-------- Kutipan Halaman

Redenominasi Rupiah Kembali Mengemuka, Kemenkeu Target RUU 2027: Wajib Belajar dari Zimbabwe dan Venezuela

Wamanews.id, 10 November 2025 – Wacana penerapan redenominasi atau penyederhanaan jumlah digit mata uang rupiah kembali menjadi agenda strategis pemerintah. Kementerian Keuangan (Kemenkeu) secara resmi memasukkan kebijakan ini, yang ditargetkan akan dituangkan dalam Rancangan Undang-Undang tentang Perubahan Harga Rupiah (RUU Redenominasi) dan rampung pada tahun 2027.
Langkah ini tertuang dalam Peraturan Menteri Keuangan (PMK) Nomor 70 Tahun 2025 tentang Rencana Strategis Kementerian Keuangan Tahun 2025-2029, yang diteken oleh Menteri Keuangan Purbaya Yudhi Sadewa pada Jumat (10/10/2025).
Rencana redenominasi sebenarnya telah bergulir sejak lama. Pada tahun 2010, Bank Indonesia (BI) di bawah Gubernur Darmin Nasution sempat menyusun jadwal besar penerapan redenominasi dalam jangka waktu 10 tahun, dengan harapan rupiah seutuhnya memiliki nilai nominal baru pada akhir 2020. Rencana ini urung terlaksana.
Pada tahun 2017, upaya sempat dihidupkan kembali ketika Menteri Keuangan Sri Mulyani Indrawati bersama Gubernur BI periode 2013-2018, Agus DW Martowardojo, mengajukan RUU Redenominasi Mata Uang secara resmi kepada Presiden Joko Widodo. Namun, pembahasan payung hukumnya tak pernah selesai hingga berakhirnya masa kerja DPR periode 2014-2019.
Setelah sempat absen dari Program Legislasi Nasional (Prolegnas) 2018 hingga 2020, rencana strategis ini kembali muncul di tengah pandemi Covid-19 melalui PMK Nomor 77/PMK.01/2020, dan kini kembali diperkuat melalui PMK 70/2025.
Pengamat sekaligus Analis mata uang Doo Financial Futures, Lukman Leong, mengatakan redenominasi rupiah memang berpeluang berdampak positif bagi Indonesia, terutama secara psikologi. Namun, ia mengingatkan bahwa kebijakan penyederhanaan digit ini tidak selalu berakhir sukses, dan Indonesia wajib belajar dari kasus kegagalan negara lain.
Menurut Lukman, dampak paling krusial yang harus diperhatikan oleh pemangku kepentingan adalah kesiapan sistem, terutama keuangan, perbankan, ATM, hingga akuntansi. Sektor-sektor tersebut perlu langsung mengadaptasi program mereka agar dapat berjalan secara benar.

----------------
-------- Daftar Data

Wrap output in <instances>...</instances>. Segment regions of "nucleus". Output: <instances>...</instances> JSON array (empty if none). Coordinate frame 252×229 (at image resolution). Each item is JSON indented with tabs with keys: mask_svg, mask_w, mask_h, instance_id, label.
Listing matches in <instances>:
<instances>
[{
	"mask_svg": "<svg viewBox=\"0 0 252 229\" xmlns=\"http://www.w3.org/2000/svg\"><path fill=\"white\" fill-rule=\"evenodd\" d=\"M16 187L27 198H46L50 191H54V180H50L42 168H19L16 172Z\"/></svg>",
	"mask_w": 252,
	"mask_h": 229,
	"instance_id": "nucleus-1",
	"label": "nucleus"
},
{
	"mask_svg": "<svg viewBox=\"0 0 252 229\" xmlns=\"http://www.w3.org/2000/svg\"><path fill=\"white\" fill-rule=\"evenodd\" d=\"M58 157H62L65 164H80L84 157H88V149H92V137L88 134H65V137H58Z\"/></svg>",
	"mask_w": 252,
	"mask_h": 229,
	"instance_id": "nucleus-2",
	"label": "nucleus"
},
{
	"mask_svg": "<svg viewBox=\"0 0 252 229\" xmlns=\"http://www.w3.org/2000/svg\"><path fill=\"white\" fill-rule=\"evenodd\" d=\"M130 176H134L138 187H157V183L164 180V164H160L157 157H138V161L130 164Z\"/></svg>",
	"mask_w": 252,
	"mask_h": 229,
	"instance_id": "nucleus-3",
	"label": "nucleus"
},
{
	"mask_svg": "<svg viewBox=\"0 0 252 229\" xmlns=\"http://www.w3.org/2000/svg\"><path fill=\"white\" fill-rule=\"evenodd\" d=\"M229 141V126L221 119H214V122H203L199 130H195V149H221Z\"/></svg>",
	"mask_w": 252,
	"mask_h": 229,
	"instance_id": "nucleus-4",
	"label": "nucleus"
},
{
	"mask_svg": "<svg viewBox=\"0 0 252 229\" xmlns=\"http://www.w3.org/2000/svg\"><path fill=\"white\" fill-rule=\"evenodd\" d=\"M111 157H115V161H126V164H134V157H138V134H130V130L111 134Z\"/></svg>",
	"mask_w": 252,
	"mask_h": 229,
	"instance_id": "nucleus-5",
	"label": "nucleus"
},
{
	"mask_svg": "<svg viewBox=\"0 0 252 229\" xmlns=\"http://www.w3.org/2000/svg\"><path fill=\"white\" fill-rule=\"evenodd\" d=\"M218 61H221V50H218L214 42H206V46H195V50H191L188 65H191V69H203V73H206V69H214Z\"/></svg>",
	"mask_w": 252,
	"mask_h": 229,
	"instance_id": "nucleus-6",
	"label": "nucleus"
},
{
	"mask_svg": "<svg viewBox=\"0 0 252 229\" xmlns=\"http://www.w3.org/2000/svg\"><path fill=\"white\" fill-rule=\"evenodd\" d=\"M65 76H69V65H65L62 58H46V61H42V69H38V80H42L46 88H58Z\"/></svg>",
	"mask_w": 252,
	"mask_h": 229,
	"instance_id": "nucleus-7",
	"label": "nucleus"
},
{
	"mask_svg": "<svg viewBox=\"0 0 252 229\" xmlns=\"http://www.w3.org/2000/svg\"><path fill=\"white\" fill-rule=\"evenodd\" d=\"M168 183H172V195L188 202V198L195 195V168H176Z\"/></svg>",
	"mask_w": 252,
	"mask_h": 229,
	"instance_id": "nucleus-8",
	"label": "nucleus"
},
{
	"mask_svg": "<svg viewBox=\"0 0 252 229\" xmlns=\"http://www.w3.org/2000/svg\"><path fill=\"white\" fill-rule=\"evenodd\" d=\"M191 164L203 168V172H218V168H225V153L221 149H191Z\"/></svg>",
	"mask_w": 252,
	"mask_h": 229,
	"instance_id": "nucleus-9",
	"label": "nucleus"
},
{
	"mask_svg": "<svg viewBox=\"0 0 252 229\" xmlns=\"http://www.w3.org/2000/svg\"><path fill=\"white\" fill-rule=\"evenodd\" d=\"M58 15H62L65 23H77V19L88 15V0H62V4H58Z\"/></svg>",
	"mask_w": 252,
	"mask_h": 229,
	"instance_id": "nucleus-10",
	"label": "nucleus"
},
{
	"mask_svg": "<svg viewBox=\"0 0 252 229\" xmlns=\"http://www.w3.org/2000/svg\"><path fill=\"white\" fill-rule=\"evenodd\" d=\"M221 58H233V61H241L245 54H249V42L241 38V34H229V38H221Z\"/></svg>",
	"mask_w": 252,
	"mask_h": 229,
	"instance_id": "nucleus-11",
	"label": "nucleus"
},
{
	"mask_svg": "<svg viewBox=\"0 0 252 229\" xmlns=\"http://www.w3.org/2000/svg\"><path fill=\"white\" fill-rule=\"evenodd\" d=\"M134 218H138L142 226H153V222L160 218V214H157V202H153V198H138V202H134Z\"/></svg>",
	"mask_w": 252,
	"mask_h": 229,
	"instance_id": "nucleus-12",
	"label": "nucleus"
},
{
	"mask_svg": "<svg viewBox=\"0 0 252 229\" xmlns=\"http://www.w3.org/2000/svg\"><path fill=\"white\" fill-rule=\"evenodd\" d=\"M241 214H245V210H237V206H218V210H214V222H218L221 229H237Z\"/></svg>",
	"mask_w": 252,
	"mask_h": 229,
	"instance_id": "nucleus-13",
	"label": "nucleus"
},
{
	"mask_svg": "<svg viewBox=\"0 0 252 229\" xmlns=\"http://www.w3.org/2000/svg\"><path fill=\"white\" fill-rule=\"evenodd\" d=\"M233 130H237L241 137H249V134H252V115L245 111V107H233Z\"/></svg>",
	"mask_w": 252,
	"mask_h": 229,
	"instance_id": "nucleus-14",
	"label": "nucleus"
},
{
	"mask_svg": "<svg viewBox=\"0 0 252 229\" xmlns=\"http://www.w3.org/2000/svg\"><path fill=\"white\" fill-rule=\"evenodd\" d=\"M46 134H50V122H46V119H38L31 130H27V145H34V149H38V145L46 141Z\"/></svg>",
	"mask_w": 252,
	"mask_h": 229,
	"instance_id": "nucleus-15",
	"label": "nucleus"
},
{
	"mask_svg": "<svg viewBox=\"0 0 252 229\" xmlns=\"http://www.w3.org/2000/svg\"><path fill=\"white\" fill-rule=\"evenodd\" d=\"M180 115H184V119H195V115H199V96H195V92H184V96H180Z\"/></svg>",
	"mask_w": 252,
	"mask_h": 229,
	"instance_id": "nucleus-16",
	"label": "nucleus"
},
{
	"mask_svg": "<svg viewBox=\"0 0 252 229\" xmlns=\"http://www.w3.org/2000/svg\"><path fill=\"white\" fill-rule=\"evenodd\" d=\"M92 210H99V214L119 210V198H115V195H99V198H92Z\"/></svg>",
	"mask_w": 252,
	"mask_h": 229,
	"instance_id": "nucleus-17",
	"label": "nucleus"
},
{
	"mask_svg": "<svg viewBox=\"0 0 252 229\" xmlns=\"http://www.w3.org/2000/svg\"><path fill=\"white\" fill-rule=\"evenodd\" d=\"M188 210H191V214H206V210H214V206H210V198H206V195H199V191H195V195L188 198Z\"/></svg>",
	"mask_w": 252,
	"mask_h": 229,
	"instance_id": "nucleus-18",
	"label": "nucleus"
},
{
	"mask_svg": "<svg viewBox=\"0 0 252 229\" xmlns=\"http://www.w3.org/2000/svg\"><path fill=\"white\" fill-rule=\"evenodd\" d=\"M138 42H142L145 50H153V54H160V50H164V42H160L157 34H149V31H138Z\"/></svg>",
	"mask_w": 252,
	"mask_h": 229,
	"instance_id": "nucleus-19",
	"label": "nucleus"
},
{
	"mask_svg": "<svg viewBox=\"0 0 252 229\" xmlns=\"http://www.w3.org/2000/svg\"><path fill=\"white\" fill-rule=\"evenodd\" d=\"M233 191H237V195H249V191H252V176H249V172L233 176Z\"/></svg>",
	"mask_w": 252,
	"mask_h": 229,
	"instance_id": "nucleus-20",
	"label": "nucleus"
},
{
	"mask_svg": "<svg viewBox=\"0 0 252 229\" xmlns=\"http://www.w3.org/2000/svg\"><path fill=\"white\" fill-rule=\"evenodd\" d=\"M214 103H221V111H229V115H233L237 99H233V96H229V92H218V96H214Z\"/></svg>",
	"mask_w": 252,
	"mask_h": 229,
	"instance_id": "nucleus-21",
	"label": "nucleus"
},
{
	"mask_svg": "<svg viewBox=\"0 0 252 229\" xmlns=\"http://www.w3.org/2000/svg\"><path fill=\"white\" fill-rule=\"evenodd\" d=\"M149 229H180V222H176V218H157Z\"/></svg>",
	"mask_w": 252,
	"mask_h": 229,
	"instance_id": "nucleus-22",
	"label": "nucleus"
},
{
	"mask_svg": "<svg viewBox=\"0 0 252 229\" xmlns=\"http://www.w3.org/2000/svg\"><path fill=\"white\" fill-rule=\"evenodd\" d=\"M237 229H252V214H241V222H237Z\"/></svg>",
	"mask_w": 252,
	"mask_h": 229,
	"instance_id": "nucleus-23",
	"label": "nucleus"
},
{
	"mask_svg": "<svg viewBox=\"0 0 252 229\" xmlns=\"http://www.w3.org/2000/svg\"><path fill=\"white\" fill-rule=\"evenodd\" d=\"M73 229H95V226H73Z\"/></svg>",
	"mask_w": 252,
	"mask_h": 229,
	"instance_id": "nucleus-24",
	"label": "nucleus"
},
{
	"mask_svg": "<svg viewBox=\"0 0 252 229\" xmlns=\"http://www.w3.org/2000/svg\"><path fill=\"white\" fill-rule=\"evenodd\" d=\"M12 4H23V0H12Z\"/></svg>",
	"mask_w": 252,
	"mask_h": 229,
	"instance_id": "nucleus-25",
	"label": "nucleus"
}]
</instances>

----------------

## Deskripsi Latihan:
Tolong salin ulang tanpa perubahan bagian artikel tentang redenominasi rupiah di atas, dari "Pengamat sekaligus Analis" sampai "kegagalan negara lain.".

## Jawaban Tugas:
Pengamat sekaligus Analis mata uang Doo Financial Futures, Lukman Leong, mengatakan redenominasi rupiah memang berpeluang berdampak positif bagi Indonesia, terutama secara psikologi. Namun, ia mengingatkan bahwa kebijakan penyederhanaan digit ini tidak selalu berakhir sukses, dan Indonesia wajib belajar dari kasus kegagalan negara lain.